Can we get this for the IRS, please?

In Jacksonville, there is trouble with people requesting reduction and exemption of their "fees" owed to the city for sewer and garbage pickup.

Excellent.

If only we could get the IRS to make the transition to user adjustable tax rates.


New fee collections are not pouring into Jacksonville's coffers  [Emphasis added]
TIA MITCHELL
The Times-Union, Jacksonville
Officials say requests for rate adjustments have slowed receipts.

Jacksonville is $7 million behind where it wants to be in proceeds from two new fees, but thousands of requests for rate adjustments have slowed collections.

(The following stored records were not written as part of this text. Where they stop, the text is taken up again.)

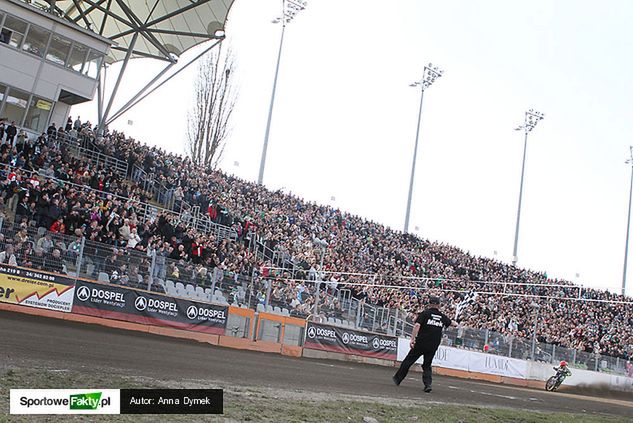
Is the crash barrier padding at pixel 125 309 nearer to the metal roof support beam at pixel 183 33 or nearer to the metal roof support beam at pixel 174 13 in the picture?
the metal roof support beam at pixel 174 13

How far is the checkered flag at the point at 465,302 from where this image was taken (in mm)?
37237

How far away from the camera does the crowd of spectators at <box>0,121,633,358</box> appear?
79.1ft

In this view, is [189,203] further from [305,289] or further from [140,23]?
[140,23]

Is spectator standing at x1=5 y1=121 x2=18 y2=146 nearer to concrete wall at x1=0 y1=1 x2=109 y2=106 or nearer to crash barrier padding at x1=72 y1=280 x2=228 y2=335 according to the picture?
concrete wall at x1=0 y1=1 x2=109 y2=106

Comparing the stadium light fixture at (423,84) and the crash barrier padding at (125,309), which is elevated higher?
the stadium light fixture at (423,84)

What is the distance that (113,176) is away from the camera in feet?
94.1

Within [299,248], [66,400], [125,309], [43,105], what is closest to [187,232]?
[125,309]

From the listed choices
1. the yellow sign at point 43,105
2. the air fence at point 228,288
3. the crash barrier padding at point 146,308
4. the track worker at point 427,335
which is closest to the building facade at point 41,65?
the yellow sign at point 43,105

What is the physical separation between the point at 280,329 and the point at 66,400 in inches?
818

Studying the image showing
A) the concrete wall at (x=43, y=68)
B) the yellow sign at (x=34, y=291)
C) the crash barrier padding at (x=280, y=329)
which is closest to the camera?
the yellow sign at (x=34, y=291)

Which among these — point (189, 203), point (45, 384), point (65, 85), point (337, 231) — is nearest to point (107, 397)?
point (45, 384)

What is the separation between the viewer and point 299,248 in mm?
35219

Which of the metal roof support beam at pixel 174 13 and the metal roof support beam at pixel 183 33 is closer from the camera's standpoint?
the metal roof support beam at pixel 174 13

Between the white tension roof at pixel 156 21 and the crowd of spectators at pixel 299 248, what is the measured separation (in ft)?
21.3
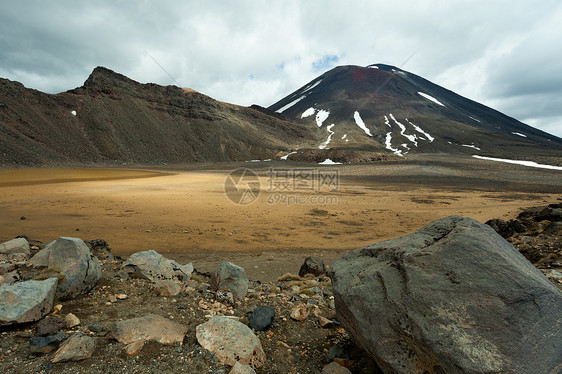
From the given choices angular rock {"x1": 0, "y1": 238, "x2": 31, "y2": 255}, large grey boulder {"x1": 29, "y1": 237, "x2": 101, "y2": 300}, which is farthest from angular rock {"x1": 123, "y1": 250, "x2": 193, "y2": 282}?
angular rock {"x1": 0, "y1": 238, "x2": 31, "y2": 255}

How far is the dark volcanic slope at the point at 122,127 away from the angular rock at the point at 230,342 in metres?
56.7

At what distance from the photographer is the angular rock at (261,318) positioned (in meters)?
3.95

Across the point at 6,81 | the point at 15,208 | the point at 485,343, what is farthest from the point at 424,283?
the point at 6,81

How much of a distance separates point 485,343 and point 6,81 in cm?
8286

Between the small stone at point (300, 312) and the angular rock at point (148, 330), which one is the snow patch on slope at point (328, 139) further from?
the angular rock at point (148, 330)

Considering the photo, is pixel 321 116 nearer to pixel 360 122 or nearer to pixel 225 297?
pixel 360 122

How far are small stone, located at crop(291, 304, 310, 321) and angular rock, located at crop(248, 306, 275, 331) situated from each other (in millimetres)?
357

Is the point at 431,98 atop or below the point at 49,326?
atop

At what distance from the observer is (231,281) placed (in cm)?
525

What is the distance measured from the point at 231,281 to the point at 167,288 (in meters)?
1.11

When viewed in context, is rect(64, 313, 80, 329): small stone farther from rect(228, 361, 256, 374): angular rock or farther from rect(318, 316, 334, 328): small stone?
rect(318, 316, 334, 328): small stone

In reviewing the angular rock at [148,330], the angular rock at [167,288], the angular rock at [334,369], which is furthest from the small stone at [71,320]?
the angular rock at [334,369]

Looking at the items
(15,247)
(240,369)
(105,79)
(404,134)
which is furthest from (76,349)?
(404,134)

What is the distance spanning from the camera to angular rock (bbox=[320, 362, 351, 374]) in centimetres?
295
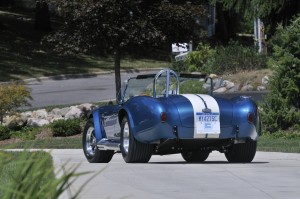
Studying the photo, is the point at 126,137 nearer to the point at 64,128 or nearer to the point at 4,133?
the point at 64,128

The fees were first billed in May. They would bring in $26.1 million - $18.4 million in stormwater fees and $7.7 million for a solid waste fee.

So far, $15.2 million has been collected.

More than 51,000 of the 285,401 property owners billed have asked for the charge to be lowered....

The City Council approved the fees last fall to soften the blow from state property tax reform and to diversify funding streams. The solid waste fees cover a portion of the costs of garbage collection. The stormwater fees will be used to treat runoff and reduce pollution.

But as always with politicians, check your wallet: "diversify funding streams." ← sounds like a City Council euphemism. I guess they mean to divert from the taxpayer's hip pocket for property tax and help themselves from the taxpayer's loose change in the side pockets.Like Willie Sutton leaving Philadelphia to diversify his revenue stream at the banks in Brooklyn.

Good for the taxpayers of Jacksonville. One out of six taxpayers are asking for rate adjustments, and it would be an easy guess to say that all requests are for lower fees.